The screenshot below shows several gangliarc metrics:

  • (top left) The time since the A-REX heartbeat was modified. This graph shows the time since the last modification time of the gm-heartbeat file in the control directory. In normal operation this value should be low (under 2 minutes) like it is here. If A-REX is stopped or stuck then this metric will gradually increase in value.
  • (top right) The free space in the cache file system. Here we can see that the cache space decreased in stages until around 12:35 when it increased due to the cache cleaner.

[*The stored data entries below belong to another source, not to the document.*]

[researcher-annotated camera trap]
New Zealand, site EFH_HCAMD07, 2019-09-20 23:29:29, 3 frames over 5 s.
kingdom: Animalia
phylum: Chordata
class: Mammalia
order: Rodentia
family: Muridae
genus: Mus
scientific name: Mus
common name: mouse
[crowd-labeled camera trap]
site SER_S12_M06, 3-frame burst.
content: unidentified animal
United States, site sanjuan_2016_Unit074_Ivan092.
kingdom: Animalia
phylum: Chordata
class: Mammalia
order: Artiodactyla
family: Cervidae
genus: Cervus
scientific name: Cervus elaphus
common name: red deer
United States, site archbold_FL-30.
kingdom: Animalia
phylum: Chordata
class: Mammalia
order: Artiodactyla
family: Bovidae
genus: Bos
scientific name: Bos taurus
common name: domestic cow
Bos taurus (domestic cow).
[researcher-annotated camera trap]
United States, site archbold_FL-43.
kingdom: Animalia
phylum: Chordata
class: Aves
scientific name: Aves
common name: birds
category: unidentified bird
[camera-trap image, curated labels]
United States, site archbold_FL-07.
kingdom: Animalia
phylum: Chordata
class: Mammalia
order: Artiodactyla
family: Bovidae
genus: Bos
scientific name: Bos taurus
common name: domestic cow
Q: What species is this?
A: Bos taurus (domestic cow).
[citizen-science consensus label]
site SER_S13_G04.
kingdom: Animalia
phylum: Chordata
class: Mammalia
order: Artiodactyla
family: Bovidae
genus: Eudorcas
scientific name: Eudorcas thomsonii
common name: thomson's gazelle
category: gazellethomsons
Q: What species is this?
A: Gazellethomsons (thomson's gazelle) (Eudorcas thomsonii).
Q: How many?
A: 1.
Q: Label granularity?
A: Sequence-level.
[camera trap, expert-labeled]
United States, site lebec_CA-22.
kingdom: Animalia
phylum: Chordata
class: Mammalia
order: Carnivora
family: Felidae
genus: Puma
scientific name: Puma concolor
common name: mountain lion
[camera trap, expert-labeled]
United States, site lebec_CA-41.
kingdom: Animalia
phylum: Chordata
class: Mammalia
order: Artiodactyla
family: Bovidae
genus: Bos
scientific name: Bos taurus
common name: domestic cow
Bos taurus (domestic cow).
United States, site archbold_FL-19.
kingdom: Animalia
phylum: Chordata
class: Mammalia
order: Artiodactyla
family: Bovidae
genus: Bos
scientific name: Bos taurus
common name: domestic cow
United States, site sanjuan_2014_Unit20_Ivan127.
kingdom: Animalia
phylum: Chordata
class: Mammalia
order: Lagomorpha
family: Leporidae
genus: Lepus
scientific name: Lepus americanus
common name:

Note that since ganglia does not allow the slash character in metric names, it is replaced by an underscore, so this graph shows free space in /var/arc/cache
  • (bottom left) The number of failed jobs in the last 100. This graph shows how many jobs out of the last 100 that finished were failed jobs.
  • (bottom right) The number of processing jobs. This includes all jobs from ACCEPTING to FINISHING, i.e. the jobs active inside A-REX. At the start of the graph there are 100 jobs running but they gradually finished, but then at 12:15 another batch of jobs were submitted.

Gangliarc-Screenshot-2.png

Integration with Nagios

Some experimental combination of Nagios and Gangliarc metrics has been tried. The following screenshot shows monitoring of the number of failed jobs out of the previous 100 and the time since the last A-REX heartbeat (in WARNING state since it is greater than 120s, probably meaning A-REX has stopped):

Screenshot-nagios.png

It is farirly simple to add these to a standard Nagios setup, it just involved creating a new configuration file to define the metrics to monitor:

define servicegroup {
 servicegroup_name ganglia-metrics
 alias Ganglia Metrics
}

define command {
 command_name check_ganglia
 command_line /etc/nagios/check_ganglia.py -h $HOSTNAME$ -m $ARG1$ -w $ARG2$ -c $ARG3$
}

define service {
 use local-service
 name ganglia-service
 hostgroup_name test
 servicegroups ganglia-metrics
 notifications_enabled 0
 register 0
}

define service {
 use ganglia-service
 service_description ARC Heartbeat
 check_command check_ganglia!ARC_AREX_HEARTBEAT_LAST_SEEN!120!300
}

define service {
 use ganglia-service
 service_description ARC Failed Jobs
 check_command check_ganglia!ARC_JOBS_FAILED_PER_100!50!80
}

Just change hostgroup_name to the group of hosts exposing Gangliarc data.

check_ganglia.py comes with ganglia version 3.1 and greater, but can also be downloaded from online sources, eg here and works fine with a 3.0 installation.